| Instruction A |
In the article on the halted Ant Group IPO, what share of Ant's sales in the six months to June came from its lending business?
| Instruction B |
Pull out the passage of the Ant Group IPO article between "Beijing says it" and "with the situation.", inclusive, keeping every word unchanged.
| Instruction C |
Extend the article on Beijing's suspension of the Ant Group IPO, picking up after its final sentence.

Wednesday, 4 November 2020



Beijing says it halted $37bn Ant IPO to protect market stability

The suspension of Ant’s IPO marks the biggest setback for China’s private entrepreneurs since President Xi Jinping came to power in 2012 © Reuters

Beijing said it suspended the $37bn listing of Ant Group, controlled by China’s richest man Jack Ma, to protect the country’s capital markets as investors reeled from the eleventh-hour decision.

The order to stop Ant from launching a record-breaking IPO in Hong Kong and Shanghai, two days before trading was due to start, is likely to have come from the very top of the Chinese government, potentially from President Xi Jinping himself, according to two people familiar with the situation.

Wang Wenbin, China’s foreign ministry spokesman, said on Wednesday that officials had halted the IPO to “better maintain the stability of the capital markets and to protect investors’ interests”.

Ant’s IPO had created a frenzy in both Hong Kong and Shanghai among both institutional and smaller investors. Bankers working on the IPO in Shanghai said last week that retail bids had exceeded the value of the shares on offer by more than 870 times, equivalent to Rmb19.1tn ($2.8tn).

Behind the scenes, however, Chinese regulators have been steadily tightening control of the country’s booming micro-lending sector, and now have Ant in their crosshairs.

Draft regulations published on Monday, shortly before the IPO was halted, will hurt Ant’s lending business, which was responsible for nearly 40 per cent of its sales in the six months to June.

Ant’s credit business is now so huge that it now issues about one-tenth of all of China’s non-mortgage consumer loans, but the vast majority of these are made through its partner banks or packaged as securities and sold on, with only 2 per cent falling on to Ant’s balance sheet.

| Stored data |
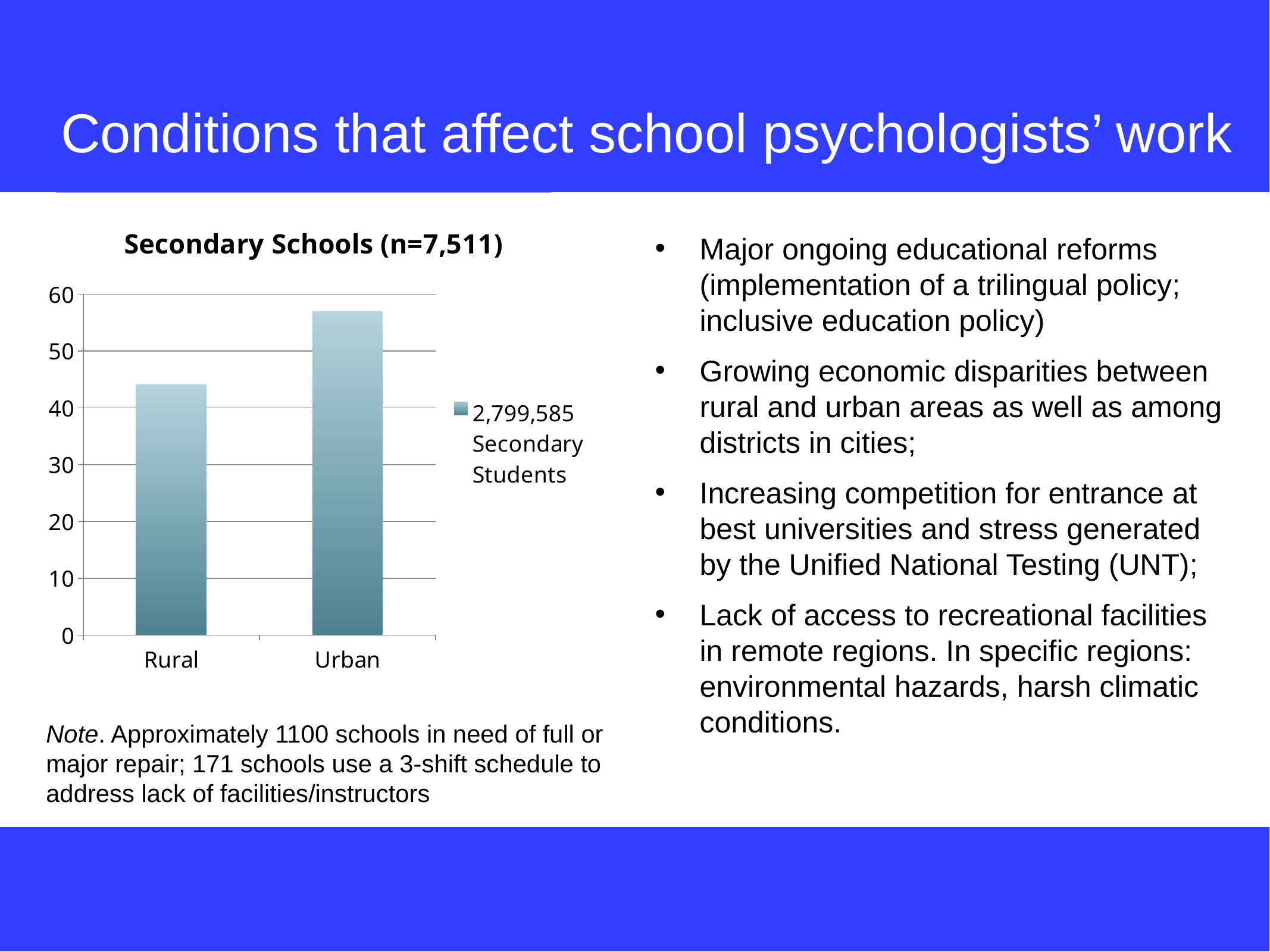
Which category has the lowest bar in the chart? Rural What is the title of the chart? Secondary Schools (n=7,511) Is the value for Rural greater or less than 40? greater What kind of chart is shown on the slide? bar chart What is the legend entry for the series in the chart? 2,799,585 Secondary Students Is the value for Urban greater or less than 50? greater Is the value for Rural greater or less than 50? less How many categories are shown on the x axis of the chart? 2 How many series does the chart's legend list? 1 Which category has the highest bar in the chart? Urban Which is larger in the chart, the value for Rural or the value for Urban? Urban Do the bar values rise or fall going from Rural to Urban along the x axis? rise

| Response A |
Nearly 40 percent.

| Response B |
Beijing says it halted $37bn Ant IPO to protect market stability

The suspension of Ant’s IPO marks the biggest setback for China’s private entrepreneurs since President Xi Jinping came to power in 2012 © Reuters

Beijing said it suspended the $37bn listing of Ant Group, controlled by China’s richest man Jack Ma, to protect the country’s capital markets as investors reeled from the eleventh-hour decision.

The order to stop Ant from launching a record-breaking IPO in Hong Kong and Shanghai, two days before trading was due to start, is likely to have come from the very top of the Chinese government, potentially from President Xi Jinping himself, according to two people familiar with the situation.

| Response C |
Consumer and SMB loan volume enabled by Ant compared with major Chinese banks

The draft regulation calls on Ant to provide at least 30 per cent of the funding for loans and to cap loans at Rmb300,000 ($44,843) or a third of a borrower’s annual salary, whichever is lower.

Mr Ma, Ant’s founder, has been lobbying regulators against the proposals, according to two people familiar with the situation, culminating in a speech in Shanghai at the end of October, when he suggested that China’s banks had a “pawnshop mentality” and Ant was an essential part of the credit system.

An Ant Group spokesperson denied Mr Ma had lobbied regulators on the matter: “The claim is baseless and is pure fabrication. Ant Group has made full disclosure of the material risks of our business in the prospectus,” the spokesperson said.

An executive at one of China’s “Big Four” state banks said that while Ant currently had a low level of defaults on its loans, the government was concerned that the figure “could take off in the event of a sharp economic slowdown”.

“That creates social risks the government is keen to avoid,” the banker said, adding that Mr Ma’s open challenge to the regulator in Shanghai had been “unacceptable” and “prompted the regulator to go ahead and announce the new rules”.

“The logic for Beijing is: ‘If I don't understand and can’t control you — I won’t let you grow’,” added the executive.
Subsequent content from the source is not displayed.